● **Stated problem A**:
Reproduce word for word the passage of the kitchen knife discussion, starting at "Thanks Trooper. That" and ending at "still want some.".

● **Page extract**:
* start *
They way to tell what brand you have is by looking for the little "people" icons on the side of the blade. J.A. Zwilling ("The Twins") brand will have two little "people" as insignia, and the International (Spanish manufacture) will have just one little person icon.

If you are going to spend money on quality cutlery - make sure you get actual quality cutlery - Otherwise you could just go to Walmart and get some forged Kitchenaid knives for under fifty dollars.

Still suggest you but a knife BLOCK from either the goodwill or yard sale, or even order one - then populate that block with just what you need. a JA Zwilling 10" Slicer and 3" Pairing Knife sit in my block, they are perfect for me, but maybe you would get more use from a longer paring knife and don't ever see a need for a slicer... That's what the empty block is for - Just hand-select only the perfect knives for you. And always keep one cheap paring knife in there just so the other good knives aren't abused!
Thanks Trooper. That is exactly what we decided to do. Picked up a block the other day. We looked at the Henckels International set that Costco had, but didn't really like it. Both hubby and myself like the feel of the Wusthof Classic 8" chefs knife. I think that is what we will start out with. We will probably buy them little by little as we need them. When we looked at the sets, they came with knives we probably wouldn't use. For now we just got the block and are using our old knives. We just got a Syderco Sharpmaker and are practicing sharpening.

BTW: In your earlier post you mentioned you liked the Cordon Bleu line. Amazon.com has a few of them if you still want some.
* end *
● **Stated problem B**:
Quote exactly the lines of the data listing below, starting at the line that contains "find bicycles" and ending at the last line of the listing, including both.

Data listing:
* start *
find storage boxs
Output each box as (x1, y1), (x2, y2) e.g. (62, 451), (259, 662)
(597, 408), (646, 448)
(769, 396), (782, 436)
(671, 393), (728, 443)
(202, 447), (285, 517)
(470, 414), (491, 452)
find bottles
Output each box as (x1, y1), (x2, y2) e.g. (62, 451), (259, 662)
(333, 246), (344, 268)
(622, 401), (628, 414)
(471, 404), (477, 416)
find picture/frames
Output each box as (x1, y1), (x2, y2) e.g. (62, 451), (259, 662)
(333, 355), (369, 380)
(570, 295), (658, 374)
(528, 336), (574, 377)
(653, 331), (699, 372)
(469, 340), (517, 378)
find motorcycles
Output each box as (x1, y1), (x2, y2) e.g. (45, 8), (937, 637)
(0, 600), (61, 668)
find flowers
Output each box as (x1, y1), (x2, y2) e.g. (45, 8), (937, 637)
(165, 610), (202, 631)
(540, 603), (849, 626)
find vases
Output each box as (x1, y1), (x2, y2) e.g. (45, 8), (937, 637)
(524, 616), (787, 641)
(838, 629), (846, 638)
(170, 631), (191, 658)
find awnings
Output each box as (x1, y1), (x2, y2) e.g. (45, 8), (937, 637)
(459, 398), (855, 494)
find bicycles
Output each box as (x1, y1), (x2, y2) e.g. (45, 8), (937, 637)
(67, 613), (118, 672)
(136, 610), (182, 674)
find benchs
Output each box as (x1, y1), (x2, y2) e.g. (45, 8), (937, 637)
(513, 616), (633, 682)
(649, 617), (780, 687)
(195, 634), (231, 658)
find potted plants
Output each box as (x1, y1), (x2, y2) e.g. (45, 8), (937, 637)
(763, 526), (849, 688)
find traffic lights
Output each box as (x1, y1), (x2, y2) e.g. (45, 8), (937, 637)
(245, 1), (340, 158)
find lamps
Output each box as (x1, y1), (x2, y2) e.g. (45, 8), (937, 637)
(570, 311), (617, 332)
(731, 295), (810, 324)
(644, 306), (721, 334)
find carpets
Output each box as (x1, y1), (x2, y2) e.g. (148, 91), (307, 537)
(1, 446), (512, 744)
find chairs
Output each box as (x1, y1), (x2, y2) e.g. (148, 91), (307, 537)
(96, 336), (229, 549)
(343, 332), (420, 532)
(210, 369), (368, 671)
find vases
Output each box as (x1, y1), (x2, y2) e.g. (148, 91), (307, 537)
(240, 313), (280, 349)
* end *
● **Correct response A**:
Thanks Trooper. That is exactly what we decided to do. Picked up a block the other day. We looked at the Henckels International set that Costco had, but didn't really like it. Both hubby and myself like the feel of the Wusthof Classic 8" chefs knife. I think that is what we will start out with. We will probably buy them little by little as we need them. When we looked at the sets, they came with knives we probably wouldn't use. For now we just got the block and are using our old knives. We just got a Syderco Sharpmaker and are practicing sharpening.

BTW: In your earlier post you mentioned you liked the Cordon Bleu line. Amazon.com has a few of them if you still want some.

● **Correct response B**:
find bicycles
Output each box as (x1, y1), (x2, y2) e.g. (45, 8), (937, 637)
(67, 613), (118, 672)
(136, 610), (182, 674)
find benchs
Output each box as (x1, y1), (x2, y2) e.g. (45, 8), (937, 637)
(513, 616), (633, 682)
(649, 617), (780, 687)
(195, 634), (231, 658)
find potted plants
Output each box as (x1, y1), (x2, y2) e.g. (45, 8), (937, 637)
(763, 526), (849, 688)
find traffic lights
Output each box as (x1, y1), (x2, y2) e.g. (45, 8), (937, 637)
(245, 1), (340, 158)
find lamps
Output each box as (x1, y1), (x2, y2) e.g. (45, 8), (937, 637)
(570, 311), (617, 332)
(731, 295), (810, 324)
(644, 306), (721, 334)
find carpets
Output each box as (x1, y1), (x2, y2) e.g. (148, 91), (307, 537)
(1, 446), (512, 744)
find chairs
Output each box as (x1, y1), (x2, y2) e.g. (148, 91), (307, 537)
(96, 336), (229, 549)
(343, 332), (420, 532)
(210, 369), (368, 671)
find vases
Output each box as (x1, y1), (x2, y2) e.g. (148, 91), (307, 537)
(240, 313), (280, 349)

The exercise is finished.